5) Listen to what you’ve written.
If you want to see if you’ve written a good piece, make sure to experience it with your ears instead of just your eyes.
Some of my writer pals love to work in coffee shops. I can’t do it, because before I send a piece in to an editor, any editor, I read it aloud to myself beforehand, and damned if I’m going to do that in a crowded Starbucks.
Hearing the words, instead of simply reading them, will do wonders for catching repetitive phrases, choppy transitions and awkward sentences that slide right past your brain when you don’t try your work out on your vocal cords.
Since I do this to every single piece I publish, I have nothing for you except the assurance that reading my pieces out loud to myself has caught truckloads of groan-inducing missteps. Of course the work still isn’t perfect. But it’s a hell of a lot better.
6) Polish Your Armor.
Keep your attitude strong and your writing will follow suit.
Did you think being a published writer would be all warm fuzzies for your genius? If so, feel free to leave something snippy in the comments and bounce.
Put on your thick skin.
I’m not just talking about the inevitable rejection slips from literary magazines (maybe your work has been accepted – if so, you have my grudging congratulations).
I’ve had a cornucopia of criticisms from my editors. My lede doesn’t make sense. My argument is unoriginal. There’s no compelling narrative. My stuff is boring.
Editors are not always correct because they’re editors. Sometimes you brush off the criticism and try a different market. Other times, you admit they’re right and get to work. Either way, you can’t let the negative comments sap your inspiration.
And that’s even before you get to your audience.
Through online comments, letters to the editor and social media, I’ve heard from readers who think that pieces I’ve written are foolish, pointless or outright lies. Others are simply out to insult me personally.

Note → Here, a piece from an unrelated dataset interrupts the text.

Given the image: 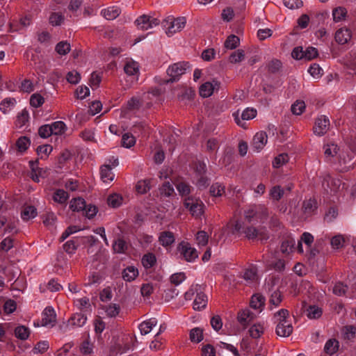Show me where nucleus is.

After I wrote a blog post about the question of restaurant bans on young children, I got this:
“You can’t draw. Your drawings are awful. Either try harder or stop trying. Actually, your writing is also terrible, your attitude is so self-congratulatory and smug it almost defies belief. Get off the internet and as far away from the rest of the human race as you can manage. We don’t want you and we sure as hell don’t need you.”
During last year’s Philadelphia Fringe Festival, I gave a positive review to an unconventional art/theater mash-up called the Art Anti-Gallery that questioned the genesis and ownership of art itself. The piece garnered two letters to the editor.

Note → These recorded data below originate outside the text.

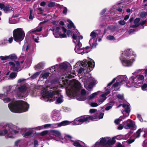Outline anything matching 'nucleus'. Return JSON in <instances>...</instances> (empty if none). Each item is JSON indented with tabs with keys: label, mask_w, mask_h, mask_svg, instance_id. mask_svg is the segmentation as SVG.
Returning a JSON list of instances; mask_svg holds the SVG:
<instances>
[{
	"label": "nucleus",
	"mask_w": 147,
	"mask_h": 147,
	"mask_svg": "<svg viewBox=\"0 0 147 147\" xmlns=\"http://www.w3.org/2000/svg\"><path fill=\"white\" fill-rule=\"evenodd\" d=\"M59 86L65 88L68 95L71 98H76L78 100L84 101L87 99L88 92L84 89H81L82 86L80 83L77 80L71 81L62 79Z\"/></svg>",
	"instance_id": "obj_1"
},
{
	"label": "nucleus",
	"mask_w": 147,
	"mask_h": 147,
	"mask_svg": "<svg viewBox=\"0 0 147 147\" xmlns=\"http://www.w3.org/2000/svg\"><path fill=\"white\" fill-rule=\"evenodd\" d=\"M144 79V76L142 75H138L136 76L131 77L129 81H127V77L126 75L119 76L113 79L112 81L108 84V86L111 85L115 80L116 82L113 86L112 88L113 90L118 89V87L120 86L125 82L126 85L128 87L134 86L135 87H140Z\"/></svg>",
	"instance_id": "obj_2"
},
{
	"label": "nucleus",
	"mask_w": 147,
	"mask_h": 147,
	"mask_svg": "<svg viewBox=\"0 0 147 147\" xmlns=\"http://www.w3.org/2000/svg\"><path fill=\"white\" fill-rule=\"evenodd\" d=\"M39 89L41 91V99L50 102L56 100L57 104L63 102V96L61 94V91L57 87L52 88L48 86L45 88L40 86Z\"/></svg>",
	"instance_id": "obj_3"
},
{
	"label": "nucleus",
	"mask_w": 147,
	"mask_h": 147,
	"mask_svg": "<svg viewBox=\"0 0 147 147\" xmlns=\"http://www.w3.org/2000/svg\"><path fill=\"white\" fill-rule=\"evenodd\" d=\"M0 136H5L7 138H13L14 135L19 133V128L11 123H7L1 125L0 127Z\"/></svg>",
	"instance_id": "obj_4"
},
{
	"label": "nucleus",
	"mask_w": 147,
	"mask_h": 147,
	"mask_svg": "<svg viewBox=\"0 0 147 147\" xmlns=\"http://www.w3.org/2000/svg\"><path fill=\"white\" fill-rule=\"evenodd\" d=\"M136 57V54L131 49H127L122 54L120 60L123 66H130L135 61Z\"/></svg>",
	"instance_id": "obj_5"
},
{
	"label": "nucleus",
	"mask_w": 147,
	"mask_h": 147,
	"mask_svg": "<svg viewBox=\"0 0 147 147\" xmlns=\"http://www.w3.org/2000/svg\"><path fill=\"white\" fill-rule=\"evenodd\" d=\"M8 107L13 112L21 113L27 111L29 108V105L24 101H15L9 104Z\"/></svg>",
	"instance_id": "obj_6"
},
{
	"label": "nucleus",
	"mask_w": 147,
	"mask_h": 147,
	"mask_svg": "<svg viewBox=\"0 0 147 147\" xmlns=\"http://www.w3.org/2000/svg\"><path fill=\"white\" fill-rule=\"evenodd\" d=\"M80 64L83 68H81L79 69L78 71L79 74L83 73L85 74L90 71L93 69L95 65L94 62L92 59H90L87 62L86 59H84L81 62L77 63L75 66Z\"/></svg>",
	"instance_id": "obj_7"
},
{
	"label": "nucleus",
	"mask_w": 147,
	"mask_h": 147,
	"mask_svg": "<svg viewBox=\"0 0 147 147\" xmlns=\"http://www.w3.org/2000/svg\"><path fill=\"white\" fill-rule=\"evenodd\" d=\"M76 31L77 30H75L76 33H74L72 36L73 42L76 44L75 51L79 54H83L86 52L88 53V51H85L84 48L82 47V44L80 41V39H83V37L80 35L79 33Z\"/></svg>",
	"instance_id": "obj_8"
},
{
	"label": "nucleus",
	"mask_w": 147,
	"mask_h": 147,
	"mask_svg": "<svg viewBox=\"0 0 147 147\" xmlns=\"http://www.w3.org/2000/svg\"><path fill=\"white\" fill-rule=\"evenodd\" d=\"M84 87L88 91H90L93 87L98 83V81L91 77V75L87 73L82 80Z\"/></svg>",
	"instance_id": "obj_9"
},
{
	"label": "nucleus",
	"mask_w": 147,
	"mask_h": 147,
	"mask_svg": "<svg viewBox=\"0 0 147 147\" xmlns=\"http://www.w3.org/2000/svg\"><path fill=\"white\" fill-rule=\"evenodd\" d=\"M34 91L30 90L29 88H27L24 85H21L18 88L17 95L18 96L26 97L30 94L32 96H35Z\"/></svg>",
	"instance_id": "obj_10"
},
{
	"label": "nucleus",
	"mask_w": 147,
	"mask_h": 147,
	"mask_svg": "<svg viewBox=\"0 0 147 147\" xmlns=\"http://www.w3.org/2000/svg\"><path fill=\"white\" fill-rule=\"evenodd\" d=\"M49 136L50 137V139H54L57 141H60L62 143H65L67 142L63 139L61 136V132L57 130H52L50 131L49 133Z\"/></svg>",
	"instance_id": "obj_11"
},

One said “Gosh, this was fun to read! And provocative: ‘whose art is it, anyway?’ What is it we writers/artists need to protect?”
Another wrote, “The trouble with Modernism’s free license for any or everything is that it appeals to the lowest possible denoms.” He went on to call me a “mindless” critic encouraging “inanities.”
Who is right?
I have no idea. I will be over here, writing some more.
What are your tips for strong writing?